Pobres leitores: tanto a acontecer no mundo, tanto que gritar, que gozar, que lamentar, que viver… – e aqui estais neste canto a observar o que um pobre cronista tem a dizer. Pior: um cronista que vos quer falar sobre o tempo. O tempo, palavra polissémica que apesar de tudo ainda escapa ao redil do “climático” (ultrapassando mesmo o galicismo do climatérico) e pode ser utilizada como essa força tão primordial como relativa. O tempo dos dias, o tempo que nos marca e que nos cria. Enfim, amigos: o cronista está grato e pede indulgência e que o sigam.

Este tempo de que vos quero falar é o que pára. Assim, de repente, sem controlo nem previsão: pára, um freeze frame da vida em que não acreditávamos, uma suspensão de tudo e de todos que pode chegar de várias formas. Sabemos, já o vivemos certamente: aquele filme de que saímos perturbados e mal preparados para a vida lá fora; aquele concerto; aquela perda ou a sua notícia, que tudo paralisa; aquela conquista, aquele gesto, aquele “mover de olhos brando e piedoso” que tanto esperávamos e que faz com que os outros se transformem em imagens aprisionadas, figuras de cera imóveis e estúpidas face ao que estamos a sentir e que é tudo.

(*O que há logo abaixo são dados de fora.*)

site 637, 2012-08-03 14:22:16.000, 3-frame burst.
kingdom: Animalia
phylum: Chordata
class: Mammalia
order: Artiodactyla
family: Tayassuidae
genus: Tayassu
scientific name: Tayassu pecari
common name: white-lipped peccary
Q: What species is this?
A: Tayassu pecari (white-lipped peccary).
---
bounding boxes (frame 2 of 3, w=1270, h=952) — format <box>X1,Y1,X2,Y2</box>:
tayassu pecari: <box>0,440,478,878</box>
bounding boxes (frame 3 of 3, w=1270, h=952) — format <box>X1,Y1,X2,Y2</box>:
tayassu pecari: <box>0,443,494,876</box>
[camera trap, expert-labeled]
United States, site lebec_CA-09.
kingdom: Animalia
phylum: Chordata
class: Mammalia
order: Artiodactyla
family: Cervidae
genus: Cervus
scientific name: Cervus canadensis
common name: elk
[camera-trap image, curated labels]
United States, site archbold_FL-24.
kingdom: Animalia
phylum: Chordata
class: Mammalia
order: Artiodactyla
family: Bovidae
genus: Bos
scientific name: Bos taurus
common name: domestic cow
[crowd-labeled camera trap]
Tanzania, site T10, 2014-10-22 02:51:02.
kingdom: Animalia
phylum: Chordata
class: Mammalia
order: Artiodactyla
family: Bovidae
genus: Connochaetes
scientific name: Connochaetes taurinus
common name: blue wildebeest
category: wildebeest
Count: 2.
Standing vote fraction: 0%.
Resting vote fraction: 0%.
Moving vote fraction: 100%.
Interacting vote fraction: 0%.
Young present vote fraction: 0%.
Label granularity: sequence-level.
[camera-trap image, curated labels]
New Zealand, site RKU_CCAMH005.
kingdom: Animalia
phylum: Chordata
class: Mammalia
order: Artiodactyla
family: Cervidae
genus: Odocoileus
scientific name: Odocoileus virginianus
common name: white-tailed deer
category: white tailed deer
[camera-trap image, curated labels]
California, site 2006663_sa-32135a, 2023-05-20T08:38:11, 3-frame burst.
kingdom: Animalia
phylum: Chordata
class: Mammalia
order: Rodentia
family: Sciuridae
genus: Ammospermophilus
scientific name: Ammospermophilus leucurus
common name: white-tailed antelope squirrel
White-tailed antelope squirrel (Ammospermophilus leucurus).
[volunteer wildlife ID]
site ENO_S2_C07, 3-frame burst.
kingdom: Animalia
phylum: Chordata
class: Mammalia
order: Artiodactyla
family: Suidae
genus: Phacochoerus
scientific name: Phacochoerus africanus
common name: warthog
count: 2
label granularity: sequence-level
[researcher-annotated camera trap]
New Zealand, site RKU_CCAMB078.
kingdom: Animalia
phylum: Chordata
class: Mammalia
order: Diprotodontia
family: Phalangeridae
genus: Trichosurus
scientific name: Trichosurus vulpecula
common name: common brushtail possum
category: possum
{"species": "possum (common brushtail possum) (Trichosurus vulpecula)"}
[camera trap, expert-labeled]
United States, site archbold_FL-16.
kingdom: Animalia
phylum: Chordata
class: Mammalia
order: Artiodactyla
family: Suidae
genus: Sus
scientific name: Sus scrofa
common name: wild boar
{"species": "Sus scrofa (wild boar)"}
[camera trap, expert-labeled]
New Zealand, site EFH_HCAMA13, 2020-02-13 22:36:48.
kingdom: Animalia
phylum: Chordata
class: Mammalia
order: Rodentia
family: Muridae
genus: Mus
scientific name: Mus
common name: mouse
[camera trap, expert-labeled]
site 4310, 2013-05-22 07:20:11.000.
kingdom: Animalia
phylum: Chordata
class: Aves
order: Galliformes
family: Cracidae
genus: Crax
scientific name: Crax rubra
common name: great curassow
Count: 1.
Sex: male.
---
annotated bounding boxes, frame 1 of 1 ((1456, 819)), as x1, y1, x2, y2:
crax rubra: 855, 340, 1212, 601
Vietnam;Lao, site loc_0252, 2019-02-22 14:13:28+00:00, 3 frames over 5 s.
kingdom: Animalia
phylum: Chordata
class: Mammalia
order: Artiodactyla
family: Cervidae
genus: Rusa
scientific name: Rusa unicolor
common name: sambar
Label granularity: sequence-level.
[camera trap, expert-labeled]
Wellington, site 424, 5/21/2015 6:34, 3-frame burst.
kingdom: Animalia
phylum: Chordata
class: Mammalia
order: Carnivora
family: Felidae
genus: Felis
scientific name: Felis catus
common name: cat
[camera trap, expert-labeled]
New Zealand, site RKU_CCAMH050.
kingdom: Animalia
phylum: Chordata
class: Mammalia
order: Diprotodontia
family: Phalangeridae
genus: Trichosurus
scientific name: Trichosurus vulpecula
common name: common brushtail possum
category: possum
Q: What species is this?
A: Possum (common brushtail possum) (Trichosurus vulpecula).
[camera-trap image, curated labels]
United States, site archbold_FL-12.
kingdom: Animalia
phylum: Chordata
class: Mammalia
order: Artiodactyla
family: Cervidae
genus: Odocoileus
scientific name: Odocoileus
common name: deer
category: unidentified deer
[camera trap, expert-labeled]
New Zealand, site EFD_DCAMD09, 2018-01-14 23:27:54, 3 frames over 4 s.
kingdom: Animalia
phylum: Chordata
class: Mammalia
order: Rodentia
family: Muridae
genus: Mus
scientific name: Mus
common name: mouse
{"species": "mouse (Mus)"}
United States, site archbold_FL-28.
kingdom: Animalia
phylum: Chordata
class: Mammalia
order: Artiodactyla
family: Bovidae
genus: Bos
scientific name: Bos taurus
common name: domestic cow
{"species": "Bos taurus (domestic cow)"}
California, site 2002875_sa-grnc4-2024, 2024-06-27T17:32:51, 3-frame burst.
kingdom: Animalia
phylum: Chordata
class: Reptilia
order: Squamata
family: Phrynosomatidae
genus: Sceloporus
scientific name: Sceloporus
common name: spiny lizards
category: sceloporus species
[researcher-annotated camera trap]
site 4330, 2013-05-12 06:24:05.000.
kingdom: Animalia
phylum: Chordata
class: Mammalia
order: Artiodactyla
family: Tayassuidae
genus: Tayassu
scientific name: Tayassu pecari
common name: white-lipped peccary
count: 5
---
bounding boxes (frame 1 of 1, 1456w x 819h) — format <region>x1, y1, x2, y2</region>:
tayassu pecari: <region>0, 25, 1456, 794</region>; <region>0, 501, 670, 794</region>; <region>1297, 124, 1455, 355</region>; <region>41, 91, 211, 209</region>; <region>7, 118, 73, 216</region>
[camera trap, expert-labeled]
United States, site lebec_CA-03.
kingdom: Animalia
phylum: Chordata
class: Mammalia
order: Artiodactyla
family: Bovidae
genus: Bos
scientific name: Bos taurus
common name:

Aqui chegados, amigos, penso que nos entendemos. Com maior ou menor esforço todos conseguimos identificar esses precisos instantes que são eternos. Ainda agora, pouco antes de escrever estas linhas, alguém me falava da emoção do primeiro filho, de como todo o mundo parecia estar contido numa espécie de bola de vidro em que mais nada teria existência fora dela. E assim com a extrema alegria, e assim, receio, com a extrema dor. Faz mal? Não.

Talvez o melhor de nós exista nessa paragem surpreendente. Talvez seja essa a nossa fraca percepção da imortalidade que nunca iremos obter. A boa notícia é que, ao contrário do que implorava o personagem de Shakespeare no seu leito de morte, o tempo não só não tem de parar como de facto pára. A questão é identificar e aproveitar esse espanto efémero, mesmo quando dói. Olhá-lo de frente com a candura possível da criança que se entusiasma com o truque barato do ilusionista de serviço. Haverá pouco mais do que isso.

Em 1952 um dos meus cronistas preferidos, o brasileiro Rubem Braga, escreveu um texto em que apenas parece descrever o voo de uma borboleta que por acaso se cruzou com o seu olhar. Chama-se a crónica, sem surpresas, Borboleta. Leiam. Está à disposição online, no Portal da Crônica Brasileira. Vejam como o tempo parou e como o cronista deixa em aberto a viagem da borboleta. Porque amigos, só nessa paragem e nessa pergunta me parece que pode caber o mundo inteiro.